[Collected data]
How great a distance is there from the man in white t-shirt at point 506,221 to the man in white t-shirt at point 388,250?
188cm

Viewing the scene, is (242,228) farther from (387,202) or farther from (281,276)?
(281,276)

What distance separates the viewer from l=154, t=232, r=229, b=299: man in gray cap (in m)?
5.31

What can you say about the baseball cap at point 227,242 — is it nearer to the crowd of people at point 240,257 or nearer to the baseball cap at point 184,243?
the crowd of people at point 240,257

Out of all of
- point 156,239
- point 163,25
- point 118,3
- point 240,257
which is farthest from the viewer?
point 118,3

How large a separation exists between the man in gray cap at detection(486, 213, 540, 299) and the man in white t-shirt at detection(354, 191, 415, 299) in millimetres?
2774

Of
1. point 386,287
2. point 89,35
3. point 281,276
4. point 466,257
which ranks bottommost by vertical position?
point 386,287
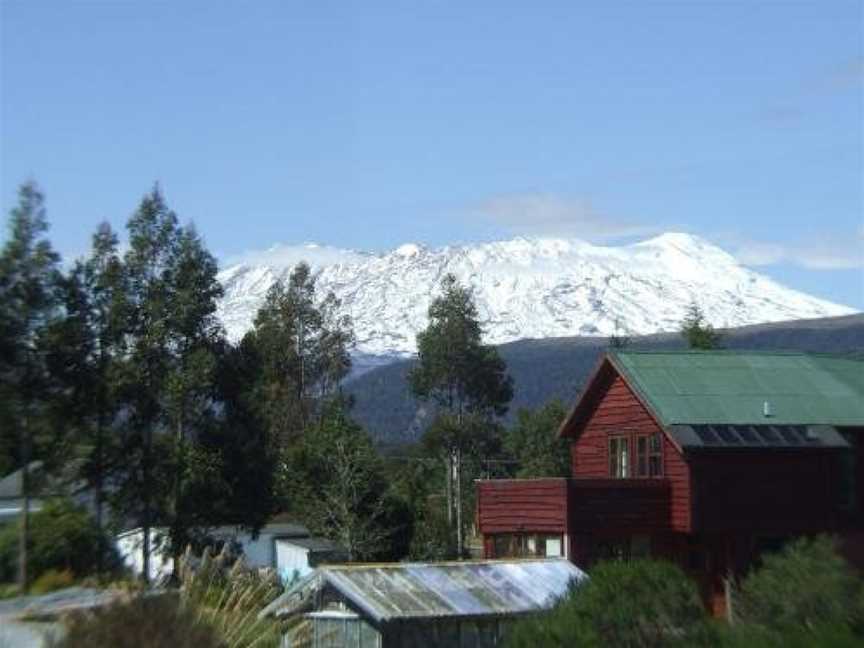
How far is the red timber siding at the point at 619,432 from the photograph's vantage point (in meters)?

_Aim_
Could you give the listing again, substituting "man in white shirt" for each "man in white t-shirt" and keeping everything else the same? Omit the pictures.

_Written response_
How great a distance is there from the man in white shirt at point 506,221 to the man in white shirt at point 388,250?
188cm

Viewing the scene, is (242,228) farther from (387,202) or farther from (281,276)?
(281,276)

What distance separates the viewer from l=154, t=232, r=229, b=299: man in gray cap (in m)?
5.31

What can you say about the baseball cap at point 227,242 — is it nearer to the crowd of people at point 240,257 or nearer to the baseball cap at point 184,243?
the crowd of people at point 240,257

Out of all of
- point 156,239
- point 163,25
- point 118,3
- point 240,257
which is farthest from the viewer?
point 118,3

How large a separation exists between the man in gray cap at detection(486, 213, 540, 299) and the man in white shirt at detection(354, 191, 415, 299) in millimetres?
2774

Of
1. point 386,287
2. point 89,35
3. point 281,276
4. point 466,257
which ranks bottommost by vertical position?
point 386,287
How far is the red timber siding at the point at 619,432 from the photograph's vantage point (in meters)?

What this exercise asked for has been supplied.